# What to work on
Reproduce the records word for word from the first line through the line that contains "professores em outubro", including both ends. Leave the pictures out of your answer.

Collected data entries
- - - - -
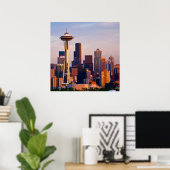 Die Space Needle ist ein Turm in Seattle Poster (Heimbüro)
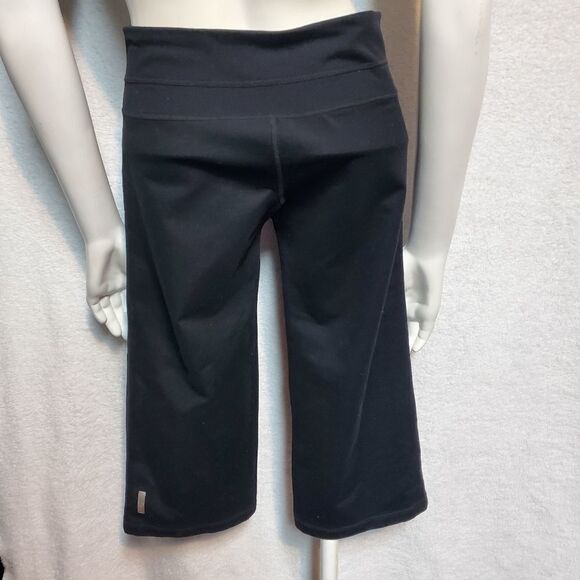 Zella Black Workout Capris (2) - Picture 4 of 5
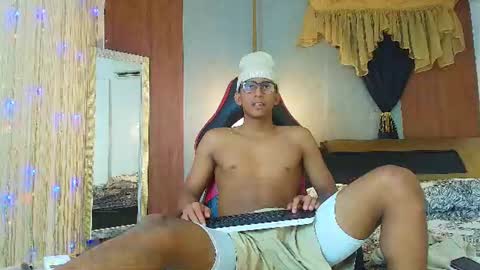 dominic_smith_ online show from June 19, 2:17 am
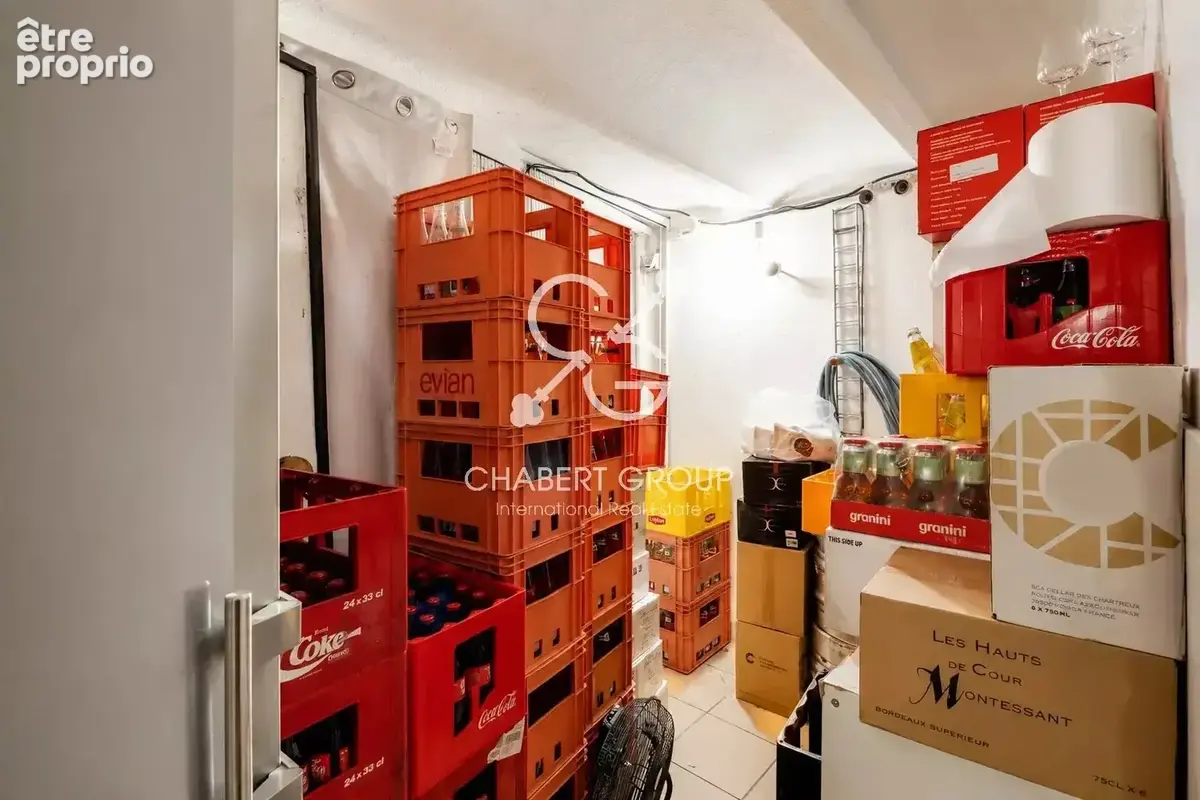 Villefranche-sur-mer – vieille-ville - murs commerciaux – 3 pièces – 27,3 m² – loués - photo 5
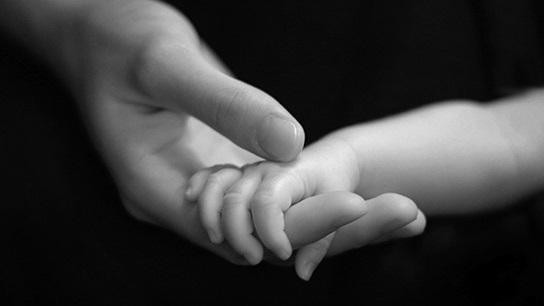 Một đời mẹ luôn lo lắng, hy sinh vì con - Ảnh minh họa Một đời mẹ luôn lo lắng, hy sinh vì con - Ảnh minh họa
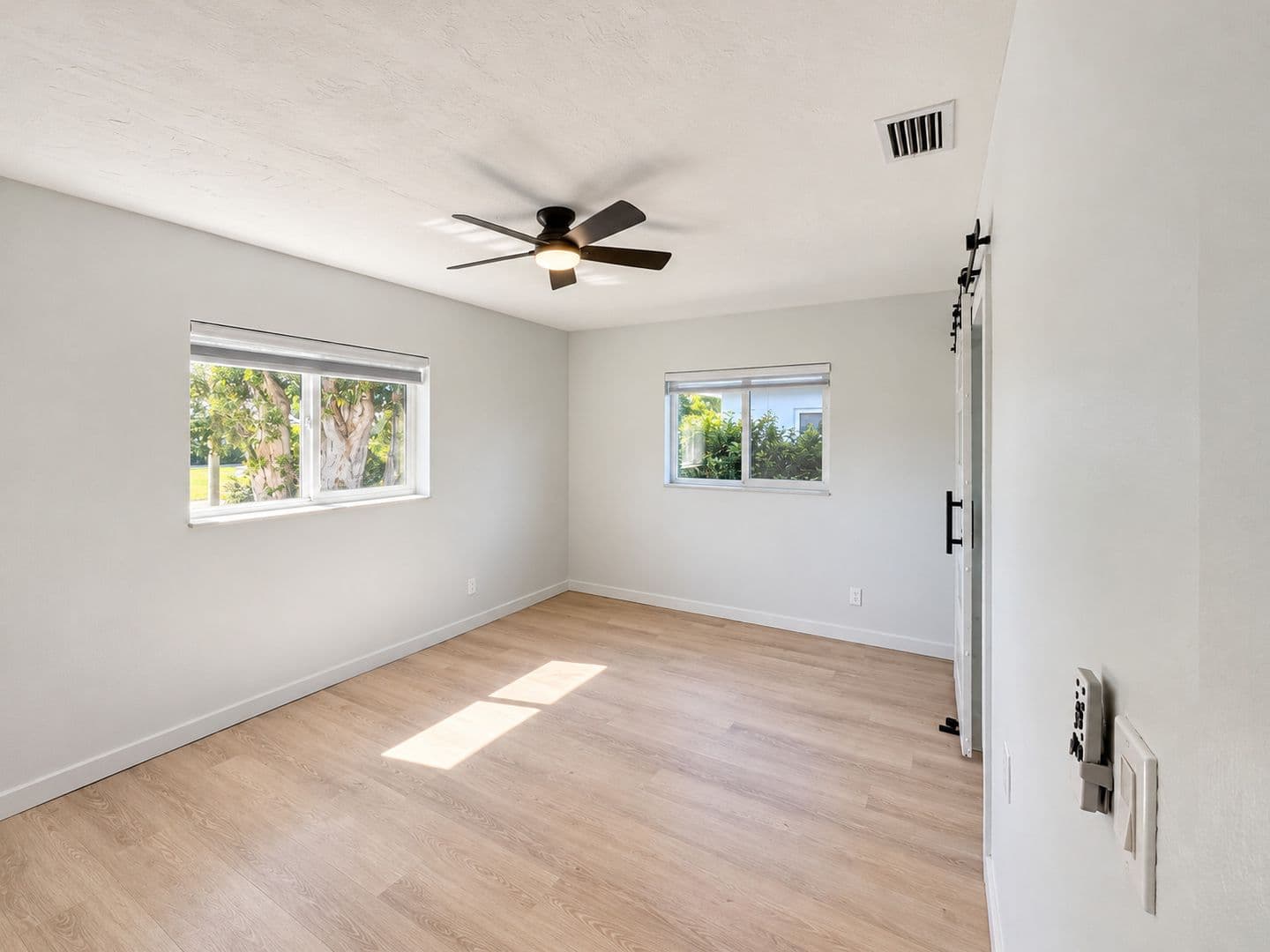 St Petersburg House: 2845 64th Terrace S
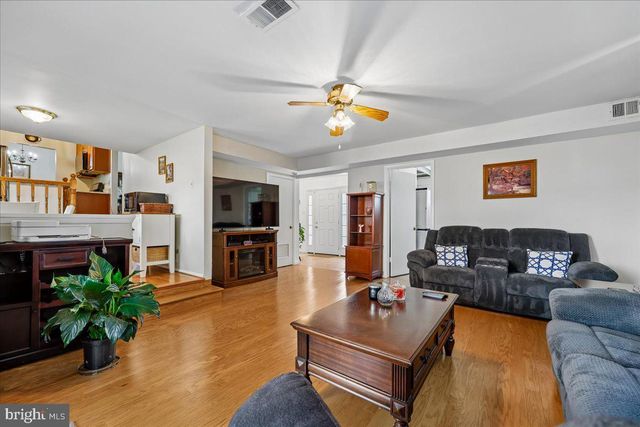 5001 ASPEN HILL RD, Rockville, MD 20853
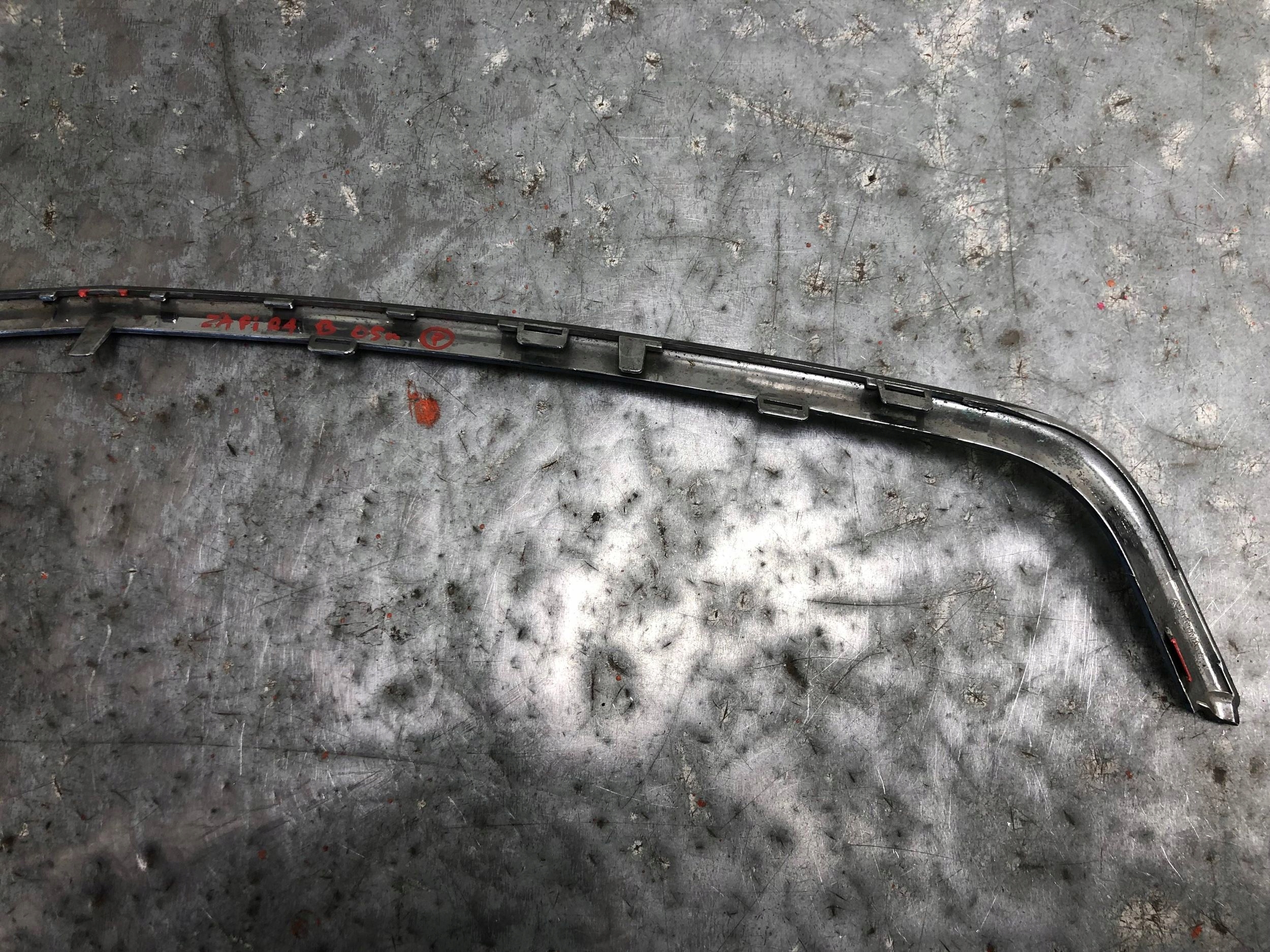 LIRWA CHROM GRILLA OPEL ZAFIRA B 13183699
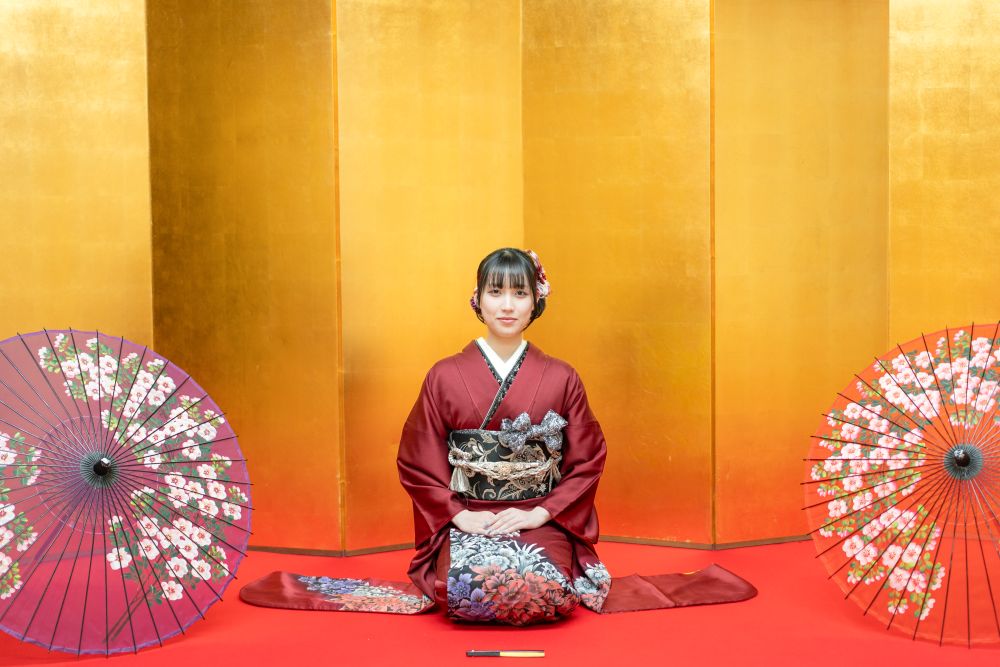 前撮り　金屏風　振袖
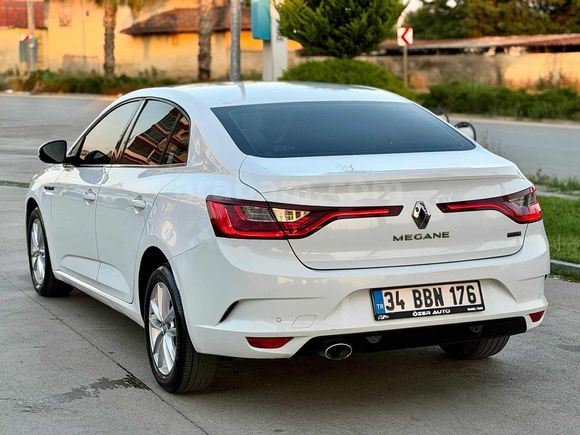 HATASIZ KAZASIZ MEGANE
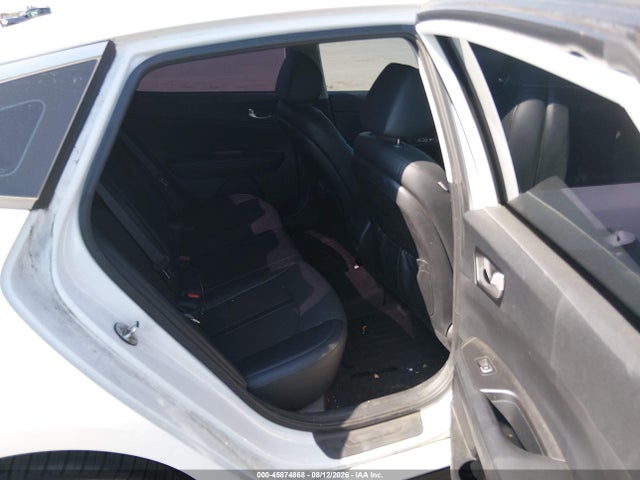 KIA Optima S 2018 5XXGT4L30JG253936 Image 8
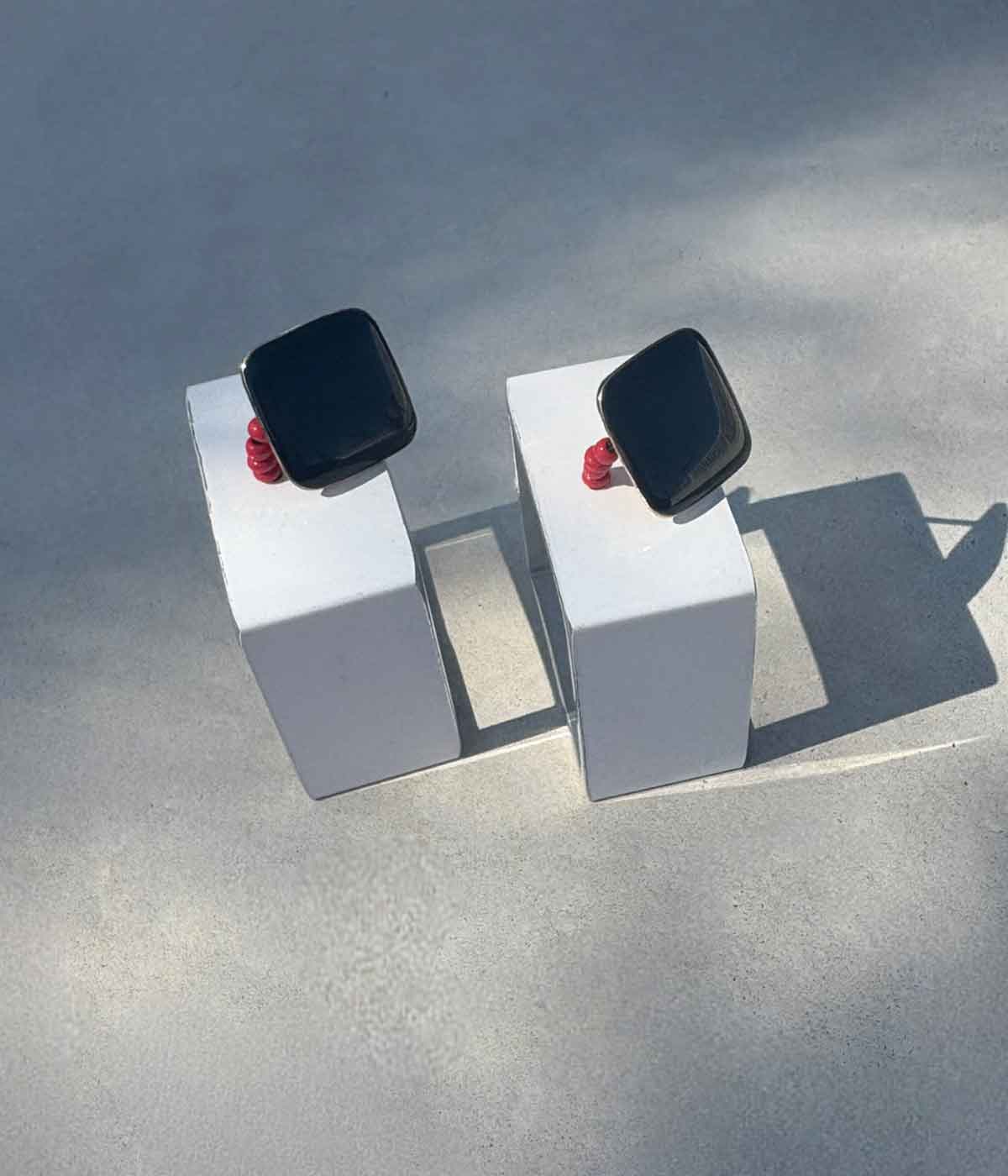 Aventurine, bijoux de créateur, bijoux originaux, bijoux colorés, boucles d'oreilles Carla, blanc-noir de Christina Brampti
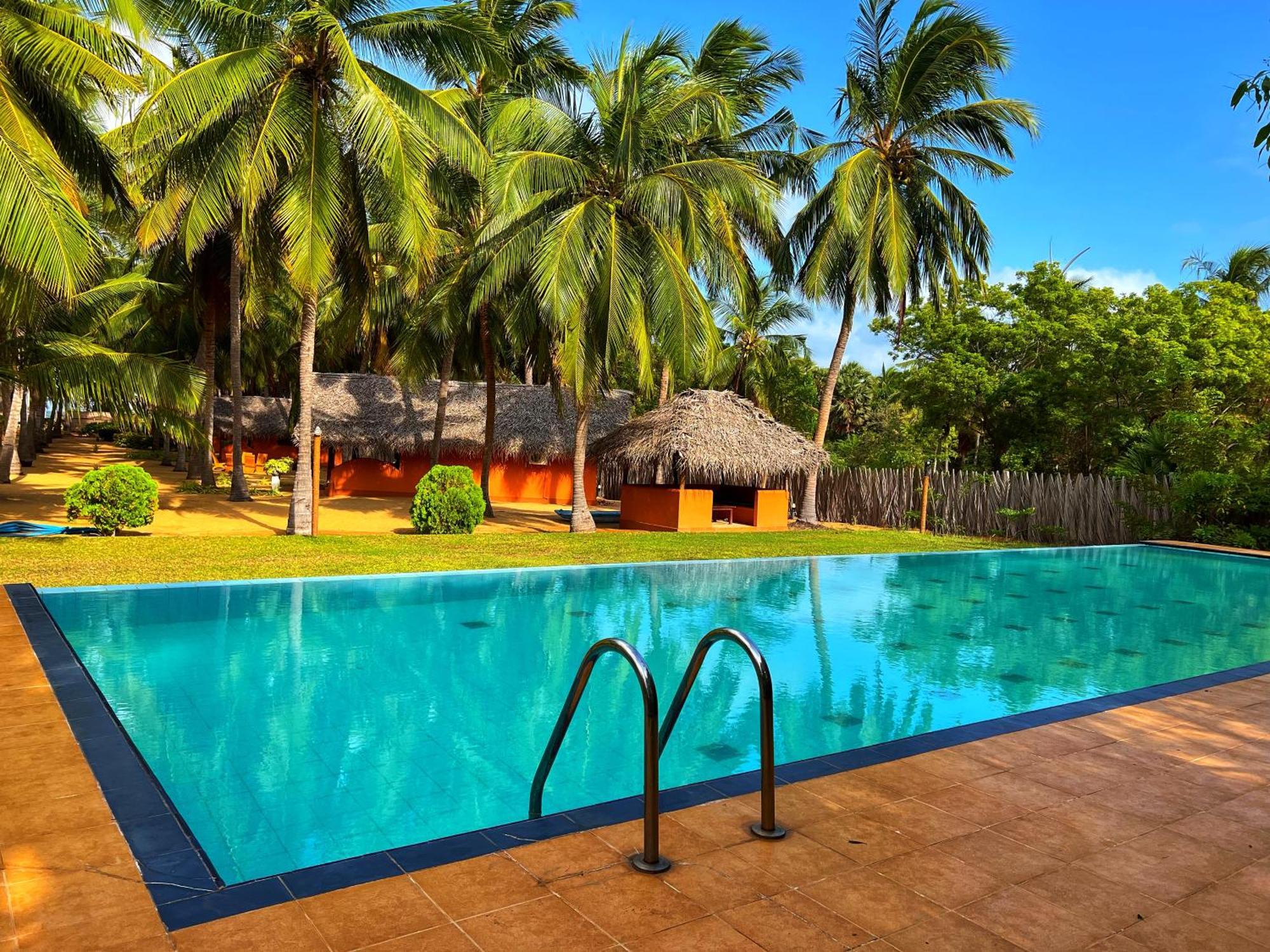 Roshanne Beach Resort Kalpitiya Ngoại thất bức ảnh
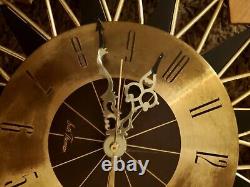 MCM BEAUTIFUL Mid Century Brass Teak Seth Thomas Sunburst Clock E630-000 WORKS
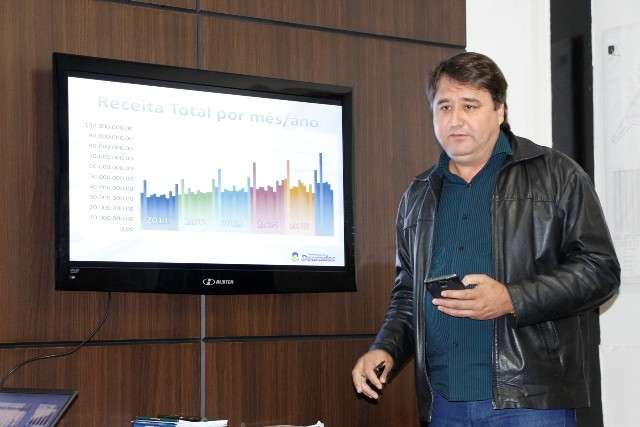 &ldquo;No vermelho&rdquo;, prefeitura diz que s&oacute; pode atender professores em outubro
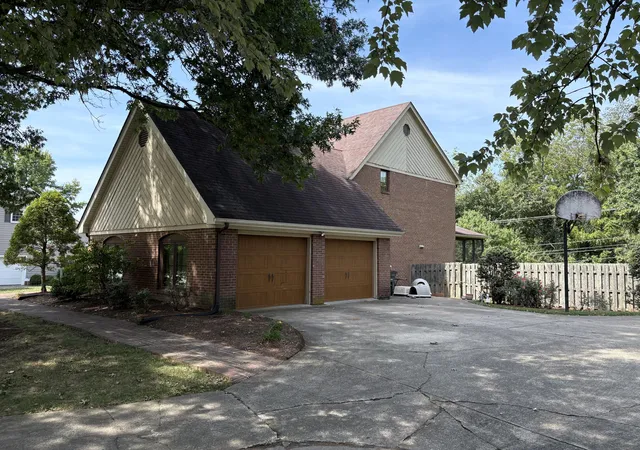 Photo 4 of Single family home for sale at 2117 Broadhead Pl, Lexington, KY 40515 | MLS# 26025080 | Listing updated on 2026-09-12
- - - - -
# Answer box
 Die Space Needle ist ein Turm in Seattle Poster (Heimbüro)
 Zella Black Workout Capris (2) - Picture 4 of 5
 dominic_smith_ online show from June 19, 2:17 am
 Villefranche-sur-mer – vieille-ville - murs commerciaux – 3 pièces – 27,3 m² – loués - photo 5
 Một đời mẹ luôn lo lắng, hy sinh vì con - Ảnh minh họa Một đời mẹ luôn lo lắng, hy sinh vì con - Ảnh minh họa
 St Petersburg House: 2845 64th Terrace S
 5001 ASPEN HILL RD, Rockville, MD 20853
 LIRWA CHROM GRILLA OPEL ZAFIRA B 13183699
 前撮り　金屏風　振袖
 HATASIZ KAZASIZ MEGANE
 KIA Optima S 2018 5XXGT4L30JG253936 Image 8
 Aventurine, bijoux de créateur, bijoux originaux, bijoux colorés, boucles d'oreilles Carla, blanc-noir de Christina Brampti
 Roshanne Beach Resort Kalpitiya Ngoại thất bức ảnh
 MCM BEAUTIFUL Mid Century Brass Teak Seth Thomas Sunburst Clock E630-000 WORKS
 &ldquo;No vermelho&rdquo;, prefeitura diz que s&oacute; pode atender professores em outubro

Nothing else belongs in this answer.